» **Zu lösende Aufgabe**:
In welchen Ort führt ein neuer Auftrag Jack Walters laut dem Text über „Call of Cthulhu“?

CALL OF CTHULHU - DARK CORNERS OF THE EARTH:

Ein sehr ungewöhnliches Computerspiel (mittlerweile bei amazon.de für unter 15 Euro erhältlich).
Die ersten Spielstunden fühlt man sich wie in einem Adventure, bloß mit Ego-Shooter-Steuerung. Man spielt den Privatdetektiv und Ex-Cop Jack Walters, dem sechs Jahre in seiner Erinnerung komplett fehlen, zudem wird er seitdem immer stärker von Alpträumen und düsteren Visionen geplagt. Als ihn ein neuer Auftrag (der Geschäftsführer einer Firma ist verschwunden) in das unwirtliche Küstenkaff Innsmouth führt, scheint er endlich der Auflösung des Geheimnisses um seine sechs verlorenen Jahre näherzukommen.
In Innsmouth angekommen, muß Jack sich mit äußerst schlecht gelaunten Bürgern herumärgern und kommt zunächst so überhaupt nicht mit seinem Fall voran. Doch ein paar Bürger erzählen ihm von äußerst sinistren Vorkommnissen in Innsmouth.
Nachdem man so die ersten Stunden in dem Ort verbracht und dabei einige beunruhigende Erlebnisse und Visionen erlitten hat, sehnt man sich ernsthaft danach, endlich mal eine Waffe zu finden. Doch nichts da, erstmal geht das Adventure in einen Schleich-Titel á la "Thief" über. Bloß eben ohne Waffen, was das ganze nicht einfacher macht.

Erst anschließend wird "Call of Cthulhu" zu einem ziemlich traditionellen Shooter mit allerdings sehr gelungener Horror-Atmosphäre. Die Locations sind nicht allzu originell, aber abwechslungsreich und die düstere Stimmung fasziniert bis zum Schluß. Dennoch muß ich sagen, daß mir die ersten Stunden insgesamt am besten gefallen haben.

» **Datenliste**:
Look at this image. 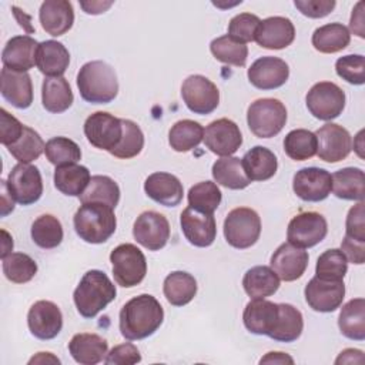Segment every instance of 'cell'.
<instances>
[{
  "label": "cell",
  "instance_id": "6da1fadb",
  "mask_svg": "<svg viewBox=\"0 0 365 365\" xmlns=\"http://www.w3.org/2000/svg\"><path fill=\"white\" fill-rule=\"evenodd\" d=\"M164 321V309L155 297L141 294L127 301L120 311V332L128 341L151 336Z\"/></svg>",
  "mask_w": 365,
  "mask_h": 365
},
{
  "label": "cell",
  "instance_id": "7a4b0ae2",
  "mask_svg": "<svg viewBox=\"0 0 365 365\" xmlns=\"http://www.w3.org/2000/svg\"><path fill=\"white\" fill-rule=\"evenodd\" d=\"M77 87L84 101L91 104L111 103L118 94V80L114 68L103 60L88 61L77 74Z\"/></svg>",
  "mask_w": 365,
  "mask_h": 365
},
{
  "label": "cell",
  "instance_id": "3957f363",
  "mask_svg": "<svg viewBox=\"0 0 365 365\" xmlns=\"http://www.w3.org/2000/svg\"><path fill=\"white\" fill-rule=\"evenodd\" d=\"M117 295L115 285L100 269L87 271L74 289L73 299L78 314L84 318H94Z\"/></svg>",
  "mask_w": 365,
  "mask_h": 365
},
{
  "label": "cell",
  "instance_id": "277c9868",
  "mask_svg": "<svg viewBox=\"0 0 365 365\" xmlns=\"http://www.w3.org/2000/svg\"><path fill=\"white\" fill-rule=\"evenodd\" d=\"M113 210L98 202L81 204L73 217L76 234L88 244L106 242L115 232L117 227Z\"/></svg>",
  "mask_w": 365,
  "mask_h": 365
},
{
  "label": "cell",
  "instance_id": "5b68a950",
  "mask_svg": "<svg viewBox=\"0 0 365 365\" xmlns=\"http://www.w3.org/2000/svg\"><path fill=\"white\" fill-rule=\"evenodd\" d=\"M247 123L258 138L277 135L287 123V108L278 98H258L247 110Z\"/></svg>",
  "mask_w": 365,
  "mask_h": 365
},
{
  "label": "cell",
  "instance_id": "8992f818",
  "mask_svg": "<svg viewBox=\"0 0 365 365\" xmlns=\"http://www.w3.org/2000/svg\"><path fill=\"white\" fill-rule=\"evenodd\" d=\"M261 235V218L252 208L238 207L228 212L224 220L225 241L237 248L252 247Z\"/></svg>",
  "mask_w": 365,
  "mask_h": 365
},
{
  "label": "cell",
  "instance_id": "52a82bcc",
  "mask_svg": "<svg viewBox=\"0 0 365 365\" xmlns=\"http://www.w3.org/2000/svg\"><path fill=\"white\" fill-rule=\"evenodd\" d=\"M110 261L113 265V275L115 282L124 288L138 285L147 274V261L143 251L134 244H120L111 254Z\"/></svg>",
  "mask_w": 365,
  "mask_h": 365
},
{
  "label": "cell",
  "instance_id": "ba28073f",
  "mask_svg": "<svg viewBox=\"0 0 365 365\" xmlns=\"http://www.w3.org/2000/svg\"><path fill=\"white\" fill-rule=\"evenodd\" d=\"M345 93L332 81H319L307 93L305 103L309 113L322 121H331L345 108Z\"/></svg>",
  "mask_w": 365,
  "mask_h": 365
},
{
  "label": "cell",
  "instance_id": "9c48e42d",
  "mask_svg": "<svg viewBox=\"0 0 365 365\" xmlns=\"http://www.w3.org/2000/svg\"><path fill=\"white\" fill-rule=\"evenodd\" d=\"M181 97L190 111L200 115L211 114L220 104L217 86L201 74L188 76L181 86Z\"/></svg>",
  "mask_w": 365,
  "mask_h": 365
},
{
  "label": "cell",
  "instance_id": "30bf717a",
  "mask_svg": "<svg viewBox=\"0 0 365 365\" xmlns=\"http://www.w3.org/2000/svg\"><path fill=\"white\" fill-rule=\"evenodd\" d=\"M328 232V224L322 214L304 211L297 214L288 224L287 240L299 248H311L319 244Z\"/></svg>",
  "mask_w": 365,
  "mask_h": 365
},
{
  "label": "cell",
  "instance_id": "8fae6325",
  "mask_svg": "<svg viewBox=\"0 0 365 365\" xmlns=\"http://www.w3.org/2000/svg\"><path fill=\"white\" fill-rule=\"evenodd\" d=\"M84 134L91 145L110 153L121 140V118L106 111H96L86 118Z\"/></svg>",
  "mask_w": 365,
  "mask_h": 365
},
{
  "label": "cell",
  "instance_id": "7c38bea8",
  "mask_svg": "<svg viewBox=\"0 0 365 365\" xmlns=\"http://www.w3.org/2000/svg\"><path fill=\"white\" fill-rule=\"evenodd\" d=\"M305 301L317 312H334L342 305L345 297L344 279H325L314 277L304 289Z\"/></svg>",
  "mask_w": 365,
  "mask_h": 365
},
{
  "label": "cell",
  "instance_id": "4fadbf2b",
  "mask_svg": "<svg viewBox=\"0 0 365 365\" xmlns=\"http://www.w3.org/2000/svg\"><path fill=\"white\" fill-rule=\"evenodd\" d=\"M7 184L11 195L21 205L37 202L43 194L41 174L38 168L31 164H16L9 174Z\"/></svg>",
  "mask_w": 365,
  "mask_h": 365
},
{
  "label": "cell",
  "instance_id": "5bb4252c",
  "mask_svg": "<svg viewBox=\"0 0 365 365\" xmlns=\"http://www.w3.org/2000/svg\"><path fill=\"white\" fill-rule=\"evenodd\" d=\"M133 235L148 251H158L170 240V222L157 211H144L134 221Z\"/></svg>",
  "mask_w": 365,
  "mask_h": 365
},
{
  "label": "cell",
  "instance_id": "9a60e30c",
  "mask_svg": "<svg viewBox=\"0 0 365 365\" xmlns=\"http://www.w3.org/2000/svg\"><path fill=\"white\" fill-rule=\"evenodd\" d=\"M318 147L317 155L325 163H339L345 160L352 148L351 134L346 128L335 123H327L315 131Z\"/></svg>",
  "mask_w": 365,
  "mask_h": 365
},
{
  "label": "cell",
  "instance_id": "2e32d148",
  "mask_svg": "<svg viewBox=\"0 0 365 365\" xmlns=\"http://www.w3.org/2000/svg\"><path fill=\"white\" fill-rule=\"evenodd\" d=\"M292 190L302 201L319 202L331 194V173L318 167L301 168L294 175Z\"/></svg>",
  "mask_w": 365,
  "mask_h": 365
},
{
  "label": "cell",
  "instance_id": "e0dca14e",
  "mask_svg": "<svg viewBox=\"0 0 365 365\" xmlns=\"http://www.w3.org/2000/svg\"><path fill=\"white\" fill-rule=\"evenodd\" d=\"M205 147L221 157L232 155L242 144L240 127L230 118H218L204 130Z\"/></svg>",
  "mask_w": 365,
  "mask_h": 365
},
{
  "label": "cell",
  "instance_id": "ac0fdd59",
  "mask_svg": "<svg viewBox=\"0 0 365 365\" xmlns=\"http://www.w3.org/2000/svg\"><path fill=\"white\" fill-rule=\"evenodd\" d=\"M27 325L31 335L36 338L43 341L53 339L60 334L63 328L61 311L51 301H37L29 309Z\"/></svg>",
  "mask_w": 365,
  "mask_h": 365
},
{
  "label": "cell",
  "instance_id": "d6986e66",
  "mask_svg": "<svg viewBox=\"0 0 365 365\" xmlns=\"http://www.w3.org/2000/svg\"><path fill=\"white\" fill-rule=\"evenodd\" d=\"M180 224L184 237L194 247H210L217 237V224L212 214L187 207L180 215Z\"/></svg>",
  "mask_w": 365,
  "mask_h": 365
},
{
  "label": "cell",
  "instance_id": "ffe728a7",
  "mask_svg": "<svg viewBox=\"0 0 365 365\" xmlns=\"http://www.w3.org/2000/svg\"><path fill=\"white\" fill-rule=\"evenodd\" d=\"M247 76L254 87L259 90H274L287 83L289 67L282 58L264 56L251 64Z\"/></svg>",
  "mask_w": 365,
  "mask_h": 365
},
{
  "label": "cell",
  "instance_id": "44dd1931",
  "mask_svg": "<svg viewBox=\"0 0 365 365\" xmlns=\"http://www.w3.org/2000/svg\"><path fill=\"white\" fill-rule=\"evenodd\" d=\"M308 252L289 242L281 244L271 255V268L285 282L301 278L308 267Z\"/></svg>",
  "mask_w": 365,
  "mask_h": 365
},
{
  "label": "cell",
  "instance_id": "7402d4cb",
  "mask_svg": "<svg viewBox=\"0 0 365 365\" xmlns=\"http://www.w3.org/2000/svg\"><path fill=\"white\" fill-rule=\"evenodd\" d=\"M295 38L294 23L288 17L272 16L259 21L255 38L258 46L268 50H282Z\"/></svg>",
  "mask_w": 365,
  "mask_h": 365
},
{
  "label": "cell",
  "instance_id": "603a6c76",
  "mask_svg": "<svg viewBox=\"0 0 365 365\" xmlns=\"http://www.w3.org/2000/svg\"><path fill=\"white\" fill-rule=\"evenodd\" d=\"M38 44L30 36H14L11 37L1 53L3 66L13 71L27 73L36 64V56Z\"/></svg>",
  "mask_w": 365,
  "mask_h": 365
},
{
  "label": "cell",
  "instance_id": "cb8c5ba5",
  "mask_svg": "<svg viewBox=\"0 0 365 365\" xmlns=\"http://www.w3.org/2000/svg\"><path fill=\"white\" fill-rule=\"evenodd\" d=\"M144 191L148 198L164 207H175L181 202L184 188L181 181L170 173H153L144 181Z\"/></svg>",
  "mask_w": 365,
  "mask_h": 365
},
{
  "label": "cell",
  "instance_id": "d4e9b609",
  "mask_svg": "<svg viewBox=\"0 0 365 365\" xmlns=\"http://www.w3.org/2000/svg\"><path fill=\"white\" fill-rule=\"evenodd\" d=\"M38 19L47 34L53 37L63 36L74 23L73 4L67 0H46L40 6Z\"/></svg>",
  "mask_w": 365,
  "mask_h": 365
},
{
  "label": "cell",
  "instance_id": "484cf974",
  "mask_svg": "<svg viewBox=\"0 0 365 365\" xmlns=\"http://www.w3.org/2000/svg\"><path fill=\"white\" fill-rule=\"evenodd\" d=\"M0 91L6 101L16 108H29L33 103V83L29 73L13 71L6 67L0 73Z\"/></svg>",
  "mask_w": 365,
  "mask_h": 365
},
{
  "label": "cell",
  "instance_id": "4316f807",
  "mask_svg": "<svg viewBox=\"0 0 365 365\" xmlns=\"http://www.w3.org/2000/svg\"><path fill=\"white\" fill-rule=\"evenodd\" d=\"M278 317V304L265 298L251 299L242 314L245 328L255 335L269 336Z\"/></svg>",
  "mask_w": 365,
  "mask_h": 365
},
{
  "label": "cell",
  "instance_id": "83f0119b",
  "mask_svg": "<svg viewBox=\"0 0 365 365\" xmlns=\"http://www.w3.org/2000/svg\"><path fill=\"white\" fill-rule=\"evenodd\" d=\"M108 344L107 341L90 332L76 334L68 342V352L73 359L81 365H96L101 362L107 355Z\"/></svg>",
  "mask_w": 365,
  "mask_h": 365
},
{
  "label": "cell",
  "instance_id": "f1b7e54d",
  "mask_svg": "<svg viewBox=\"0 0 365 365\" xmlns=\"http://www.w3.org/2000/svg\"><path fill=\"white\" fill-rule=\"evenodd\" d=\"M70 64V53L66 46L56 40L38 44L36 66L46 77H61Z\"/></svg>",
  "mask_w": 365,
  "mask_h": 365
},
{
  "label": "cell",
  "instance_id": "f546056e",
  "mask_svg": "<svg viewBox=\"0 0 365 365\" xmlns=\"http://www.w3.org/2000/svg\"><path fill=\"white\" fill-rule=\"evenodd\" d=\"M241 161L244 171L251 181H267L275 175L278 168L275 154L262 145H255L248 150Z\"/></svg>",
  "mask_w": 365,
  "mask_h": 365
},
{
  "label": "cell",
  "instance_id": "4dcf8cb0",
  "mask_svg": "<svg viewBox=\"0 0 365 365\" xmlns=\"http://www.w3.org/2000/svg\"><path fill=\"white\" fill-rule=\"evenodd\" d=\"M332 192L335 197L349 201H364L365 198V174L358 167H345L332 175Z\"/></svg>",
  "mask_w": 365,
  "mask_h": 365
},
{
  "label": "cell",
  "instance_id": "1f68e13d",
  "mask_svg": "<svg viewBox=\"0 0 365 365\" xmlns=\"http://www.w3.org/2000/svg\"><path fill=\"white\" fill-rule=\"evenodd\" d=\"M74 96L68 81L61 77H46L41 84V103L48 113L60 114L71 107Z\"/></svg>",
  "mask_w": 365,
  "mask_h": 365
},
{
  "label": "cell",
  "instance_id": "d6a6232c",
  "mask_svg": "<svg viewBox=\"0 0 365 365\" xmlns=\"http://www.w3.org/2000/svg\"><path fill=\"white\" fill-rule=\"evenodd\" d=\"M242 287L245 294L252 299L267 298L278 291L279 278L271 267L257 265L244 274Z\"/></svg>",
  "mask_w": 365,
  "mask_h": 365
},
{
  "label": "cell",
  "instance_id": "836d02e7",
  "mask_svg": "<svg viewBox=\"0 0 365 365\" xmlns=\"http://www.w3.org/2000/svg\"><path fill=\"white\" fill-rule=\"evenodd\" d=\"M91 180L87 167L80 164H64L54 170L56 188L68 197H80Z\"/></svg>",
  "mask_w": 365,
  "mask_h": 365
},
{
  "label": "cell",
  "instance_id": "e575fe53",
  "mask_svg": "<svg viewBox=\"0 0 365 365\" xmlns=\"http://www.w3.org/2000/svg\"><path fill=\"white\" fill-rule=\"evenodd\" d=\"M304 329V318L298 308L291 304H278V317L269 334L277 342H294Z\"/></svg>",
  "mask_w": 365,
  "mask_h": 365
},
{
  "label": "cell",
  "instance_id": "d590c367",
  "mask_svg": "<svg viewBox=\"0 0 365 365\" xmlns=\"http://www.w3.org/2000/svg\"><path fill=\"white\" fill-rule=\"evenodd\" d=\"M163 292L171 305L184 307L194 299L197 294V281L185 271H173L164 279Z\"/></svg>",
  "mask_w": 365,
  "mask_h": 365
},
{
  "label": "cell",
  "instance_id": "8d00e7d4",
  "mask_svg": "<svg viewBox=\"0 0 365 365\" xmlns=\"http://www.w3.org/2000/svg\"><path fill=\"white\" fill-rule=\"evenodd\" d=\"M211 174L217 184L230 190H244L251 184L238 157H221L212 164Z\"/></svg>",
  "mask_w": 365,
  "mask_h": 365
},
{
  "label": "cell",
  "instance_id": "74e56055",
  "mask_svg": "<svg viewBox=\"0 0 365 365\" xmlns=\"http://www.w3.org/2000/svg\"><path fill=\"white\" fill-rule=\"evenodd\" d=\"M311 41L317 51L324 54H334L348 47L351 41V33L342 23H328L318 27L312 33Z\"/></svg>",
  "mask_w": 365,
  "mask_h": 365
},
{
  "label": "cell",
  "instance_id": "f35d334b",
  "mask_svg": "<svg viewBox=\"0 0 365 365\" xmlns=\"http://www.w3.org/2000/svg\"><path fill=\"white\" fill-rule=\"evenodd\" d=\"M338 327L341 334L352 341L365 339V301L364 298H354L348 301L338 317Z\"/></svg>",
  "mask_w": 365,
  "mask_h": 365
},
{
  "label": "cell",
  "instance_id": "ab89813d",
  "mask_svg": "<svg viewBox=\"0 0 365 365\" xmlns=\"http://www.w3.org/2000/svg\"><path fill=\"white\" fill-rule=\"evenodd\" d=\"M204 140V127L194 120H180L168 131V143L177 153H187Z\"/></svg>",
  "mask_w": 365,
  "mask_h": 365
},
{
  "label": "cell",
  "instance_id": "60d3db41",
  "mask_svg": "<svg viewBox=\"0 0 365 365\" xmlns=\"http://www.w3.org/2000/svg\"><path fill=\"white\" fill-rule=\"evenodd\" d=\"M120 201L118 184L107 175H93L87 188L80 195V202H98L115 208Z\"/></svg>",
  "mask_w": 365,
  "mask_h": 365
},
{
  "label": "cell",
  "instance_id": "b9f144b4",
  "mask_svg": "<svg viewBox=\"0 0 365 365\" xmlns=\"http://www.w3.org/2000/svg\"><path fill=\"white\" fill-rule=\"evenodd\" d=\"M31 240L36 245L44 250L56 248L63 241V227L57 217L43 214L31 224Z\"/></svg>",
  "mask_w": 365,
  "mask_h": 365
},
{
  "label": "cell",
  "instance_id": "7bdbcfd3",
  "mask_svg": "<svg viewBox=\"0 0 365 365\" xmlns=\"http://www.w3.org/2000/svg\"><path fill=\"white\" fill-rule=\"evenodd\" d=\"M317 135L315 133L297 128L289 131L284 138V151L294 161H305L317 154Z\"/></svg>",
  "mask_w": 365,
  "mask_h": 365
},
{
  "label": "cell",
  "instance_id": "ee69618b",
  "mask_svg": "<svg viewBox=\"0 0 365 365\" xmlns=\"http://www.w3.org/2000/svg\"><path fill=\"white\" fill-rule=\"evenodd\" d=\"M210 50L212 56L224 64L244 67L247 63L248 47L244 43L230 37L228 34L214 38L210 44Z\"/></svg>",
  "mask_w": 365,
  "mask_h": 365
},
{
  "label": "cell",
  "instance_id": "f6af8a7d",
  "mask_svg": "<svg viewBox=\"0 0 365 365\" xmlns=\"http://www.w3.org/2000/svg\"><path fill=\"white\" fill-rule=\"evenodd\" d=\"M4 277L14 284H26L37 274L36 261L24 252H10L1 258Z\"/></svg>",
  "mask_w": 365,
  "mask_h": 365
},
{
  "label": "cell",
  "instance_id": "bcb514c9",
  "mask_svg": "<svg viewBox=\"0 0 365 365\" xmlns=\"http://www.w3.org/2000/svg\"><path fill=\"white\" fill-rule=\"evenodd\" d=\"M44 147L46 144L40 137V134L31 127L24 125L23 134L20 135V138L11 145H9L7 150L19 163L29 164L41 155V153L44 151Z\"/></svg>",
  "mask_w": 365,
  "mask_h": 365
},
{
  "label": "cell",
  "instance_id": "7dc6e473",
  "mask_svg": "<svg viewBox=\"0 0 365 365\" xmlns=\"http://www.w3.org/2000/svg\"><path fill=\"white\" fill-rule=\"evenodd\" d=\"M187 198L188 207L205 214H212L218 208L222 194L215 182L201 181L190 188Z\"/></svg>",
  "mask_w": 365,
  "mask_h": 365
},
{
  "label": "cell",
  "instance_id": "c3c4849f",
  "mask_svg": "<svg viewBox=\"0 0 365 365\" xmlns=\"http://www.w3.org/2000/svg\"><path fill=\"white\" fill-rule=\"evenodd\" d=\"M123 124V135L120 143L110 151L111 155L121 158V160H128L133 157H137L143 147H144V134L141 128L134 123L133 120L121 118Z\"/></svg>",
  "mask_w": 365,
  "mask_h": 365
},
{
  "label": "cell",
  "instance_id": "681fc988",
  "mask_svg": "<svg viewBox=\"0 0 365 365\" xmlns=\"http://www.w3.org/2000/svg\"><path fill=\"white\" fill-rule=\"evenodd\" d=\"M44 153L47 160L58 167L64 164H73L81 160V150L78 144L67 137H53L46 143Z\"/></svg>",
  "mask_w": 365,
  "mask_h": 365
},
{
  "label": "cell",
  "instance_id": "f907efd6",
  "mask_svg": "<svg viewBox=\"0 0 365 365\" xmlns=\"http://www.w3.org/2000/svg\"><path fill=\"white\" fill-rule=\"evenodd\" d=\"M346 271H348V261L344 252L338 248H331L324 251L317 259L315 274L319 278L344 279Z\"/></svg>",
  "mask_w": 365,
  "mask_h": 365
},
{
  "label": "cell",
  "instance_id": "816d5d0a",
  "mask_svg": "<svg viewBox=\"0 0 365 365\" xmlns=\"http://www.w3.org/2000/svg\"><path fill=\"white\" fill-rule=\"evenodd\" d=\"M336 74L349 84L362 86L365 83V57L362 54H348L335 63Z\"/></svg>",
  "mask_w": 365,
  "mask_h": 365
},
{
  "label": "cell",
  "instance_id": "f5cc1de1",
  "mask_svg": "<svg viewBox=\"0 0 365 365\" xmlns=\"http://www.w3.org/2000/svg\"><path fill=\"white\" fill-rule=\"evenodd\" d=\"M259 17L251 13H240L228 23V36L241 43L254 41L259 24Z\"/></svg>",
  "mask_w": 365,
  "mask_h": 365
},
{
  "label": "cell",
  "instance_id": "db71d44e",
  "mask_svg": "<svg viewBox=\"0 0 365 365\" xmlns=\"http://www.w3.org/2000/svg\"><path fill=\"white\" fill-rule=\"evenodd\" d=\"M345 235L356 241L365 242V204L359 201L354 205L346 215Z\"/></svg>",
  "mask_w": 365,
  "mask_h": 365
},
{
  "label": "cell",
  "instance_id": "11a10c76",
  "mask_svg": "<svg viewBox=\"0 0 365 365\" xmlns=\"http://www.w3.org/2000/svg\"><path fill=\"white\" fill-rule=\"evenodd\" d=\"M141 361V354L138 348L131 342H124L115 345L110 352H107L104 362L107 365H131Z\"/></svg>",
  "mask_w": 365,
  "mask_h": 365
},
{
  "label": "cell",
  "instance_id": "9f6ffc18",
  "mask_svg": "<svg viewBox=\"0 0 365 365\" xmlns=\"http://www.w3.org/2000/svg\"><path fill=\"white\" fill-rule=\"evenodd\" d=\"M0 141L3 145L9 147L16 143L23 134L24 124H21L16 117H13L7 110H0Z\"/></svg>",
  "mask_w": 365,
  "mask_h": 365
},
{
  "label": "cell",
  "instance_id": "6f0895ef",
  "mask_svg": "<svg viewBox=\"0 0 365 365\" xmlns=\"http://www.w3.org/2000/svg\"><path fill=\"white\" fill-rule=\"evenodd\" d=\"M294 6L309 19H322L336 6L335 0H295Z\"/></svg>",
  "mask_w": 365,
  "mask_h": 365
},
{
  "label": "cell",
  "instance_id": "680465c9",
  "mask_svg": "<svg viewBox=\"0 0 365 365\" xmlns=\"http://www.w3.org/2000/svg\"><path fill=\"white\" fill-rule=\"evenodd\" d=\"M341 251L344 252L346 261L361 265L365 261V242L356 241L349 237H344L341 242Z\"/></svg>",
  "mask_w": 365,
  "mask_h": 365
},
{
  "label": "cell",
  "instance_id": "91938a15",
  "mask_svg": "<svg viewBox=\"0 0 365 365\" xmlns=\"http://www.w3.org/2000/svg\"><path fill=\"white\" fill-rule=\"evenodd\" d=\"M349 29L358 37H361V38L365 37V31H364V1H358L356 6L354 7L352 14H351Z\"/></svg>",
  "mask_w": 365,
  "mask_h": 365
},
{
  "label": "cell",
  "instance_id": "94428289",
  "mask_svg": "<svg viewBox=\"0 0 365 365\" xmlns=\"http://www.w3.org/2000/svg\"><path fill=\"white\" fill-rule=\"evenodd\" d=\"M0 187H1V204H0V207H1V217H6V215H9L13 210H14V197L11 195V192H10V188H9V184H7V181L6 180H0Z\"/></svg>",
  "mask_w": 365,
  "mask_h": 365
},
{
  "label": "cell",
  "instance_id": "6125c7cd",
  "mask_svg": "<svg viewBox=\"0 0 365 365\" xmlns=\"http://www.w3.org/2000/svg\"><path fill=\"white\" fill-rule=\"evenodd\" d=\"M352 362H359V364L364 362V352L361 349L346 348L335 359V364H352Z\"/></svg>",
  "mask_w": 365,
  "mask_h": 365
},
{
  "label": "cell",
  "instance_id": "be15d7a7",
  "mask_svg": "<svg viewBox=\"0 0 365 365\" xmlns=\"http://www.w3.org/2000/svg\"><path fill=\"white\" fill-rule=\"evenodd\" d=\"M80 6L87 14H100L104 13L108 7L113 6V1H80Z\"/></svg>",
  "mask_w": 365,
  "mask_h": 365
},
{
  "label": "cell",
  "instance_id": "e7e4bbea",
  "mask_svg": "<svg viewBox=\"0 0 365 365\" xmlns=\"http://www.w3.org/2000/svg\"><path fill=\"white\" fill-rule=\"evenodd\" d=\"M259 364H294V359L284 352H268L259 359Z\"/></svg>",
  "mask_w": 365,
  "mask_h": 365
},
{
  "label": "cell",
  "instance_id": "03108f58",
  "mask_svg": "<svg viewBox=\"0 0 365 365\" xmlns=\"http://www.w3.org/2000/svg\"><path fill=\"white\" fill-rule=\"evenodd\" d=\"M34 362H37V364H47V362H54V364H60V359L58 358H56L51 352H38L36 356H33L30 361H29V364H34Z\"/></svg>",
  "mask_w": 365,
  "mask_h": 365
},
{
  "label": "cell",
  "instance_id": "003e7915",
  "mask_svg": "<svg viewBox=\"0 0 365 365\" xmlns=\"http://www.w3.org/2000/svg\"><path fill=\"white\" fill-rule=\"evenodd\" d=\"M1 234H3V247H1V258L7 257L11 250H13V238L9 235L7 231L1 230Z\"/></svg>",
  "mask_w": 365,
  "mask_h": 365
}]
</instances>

» **Ergebnis**:
In das Küstenkaff Innsmouth.